## Textauszug
Kaukasuskonflikt: Für John, Dein George

Wer profitiert, wer hat etwas von einer Sache? Das ist eine der Kernfragen des beobachtenden Politologen, wenn es um die Bewertung politischer Prozesse geht.

Es wurde viel über die Anfänge des Kaukasus-Konflikts geschrieben, über das aggressive und provokante Vorgehen Saakaschwilis und die von Anfang an harte, und inzwischen zu harte Gangart Rußlands.

Nachdem Rußlands Ministerpräsident Putin den USA schon früh den Vorwurf gemacht hat, durch aktive Unterstützung und Ermutigung Saakaschwilis Mitschuld am Ausbruch des Kriegs zu haben, hat er seine Vorwürfe nun gegenüber CNN verstärkt:

[…] the U.S. had encouraged Georgia to attack the autonomous region of South Ossetia.

Putin told CNN his defense officials had told him it was done to benefit a [ US ] presidential candidate […]

U.S. citizens were indeed in the area in conflict. They were acting in implementing those orders doing as they were ordered, and the only one who can give such orders is their leader.

## Erfasste Daten

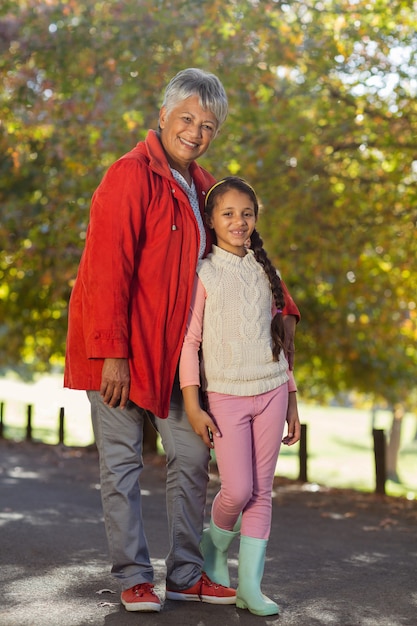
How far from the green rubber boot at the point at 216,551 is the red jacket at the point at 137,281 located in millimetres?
690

## Gestellte Aufgabe
Beantworte anhand des Textauszugs zum Kaukasuskonflikt diese Fragen:
1. Welche Frage nennt der Text als eine der Kernfragen des beobachtenden Politologen?
2. Wem warf Putin gegenüber CNN vor, Georgien zum Angriff auf Südossetien ermutigt zu haben?
3. Von wem hatte Putin laut seiner Aussage gegenüber CNN erfahren, dass dies einem Präsidentschaftskandidaten nützen sollte?
Die Daten sind eigenständiges Material und gehören nicht zum Textauszug.

## Ausgearbeitete Lösung
1. Wer profitiert, wer hat etwas von einer Sache?
2. Den USA.
3. Von seinen Verteidigungsbeamten.